» YOUR GOAL: Copy out the entries that follow exactly, leaving out the pictures.

....

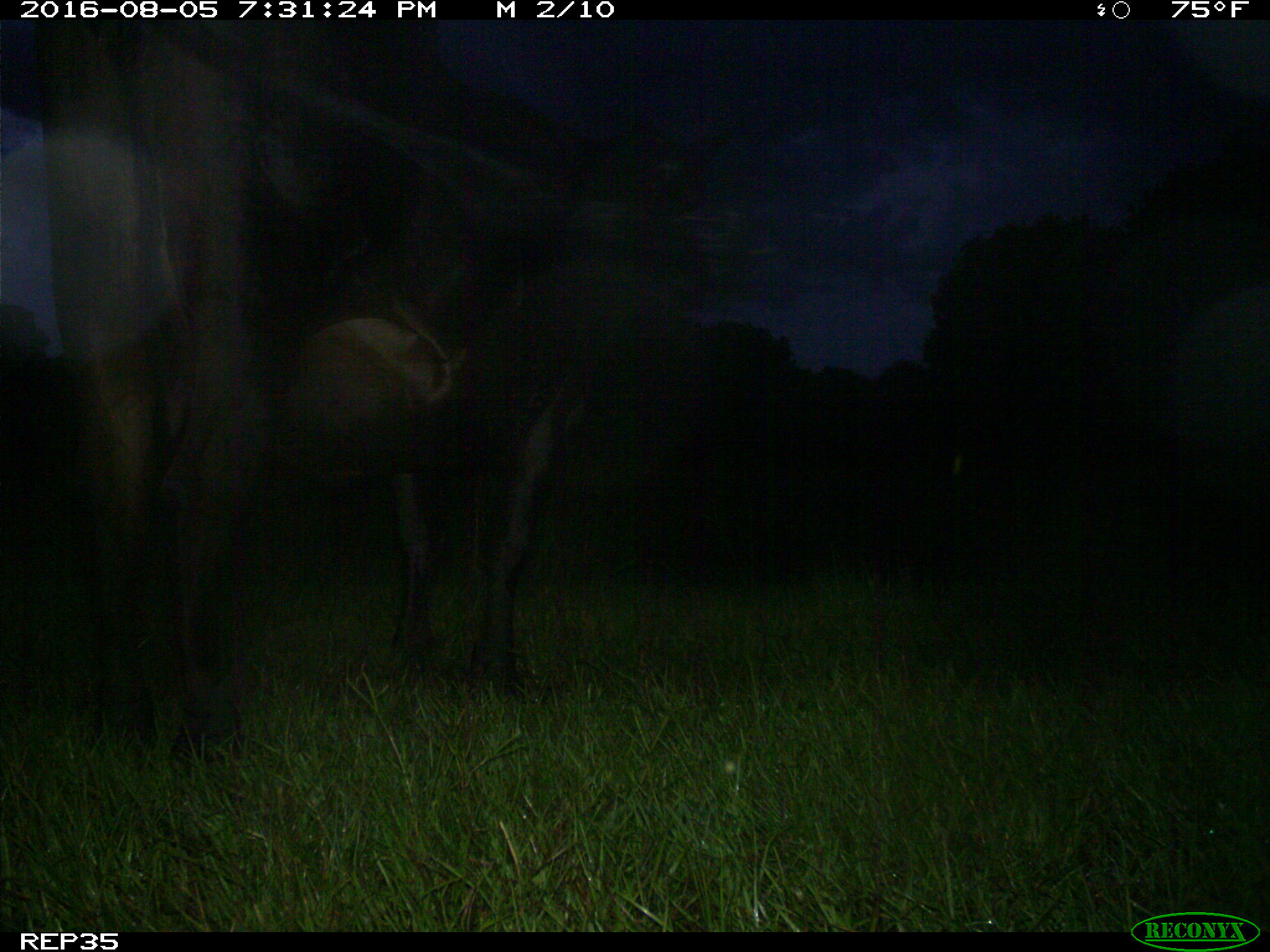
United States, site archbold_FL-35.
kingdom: Animalia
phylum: Chordata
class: Mammalia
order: Artiodactyla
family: Bovidae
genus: Bos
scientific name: Bos taurus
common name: domestic cow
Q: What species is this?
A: Bos taurus (domestic cow).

....

» EXERCISE SOLUTION:
United States, site archbold_FL-35.
kingdom: Animalia
phylum: Chordata
class: Mammalia
order: Artiodactyla
family: Bovidae
genus: Bos
scientific name: Bos taurus
common name: domestic cow
Q: What species is this?
A: Bos taurus (domestic cow).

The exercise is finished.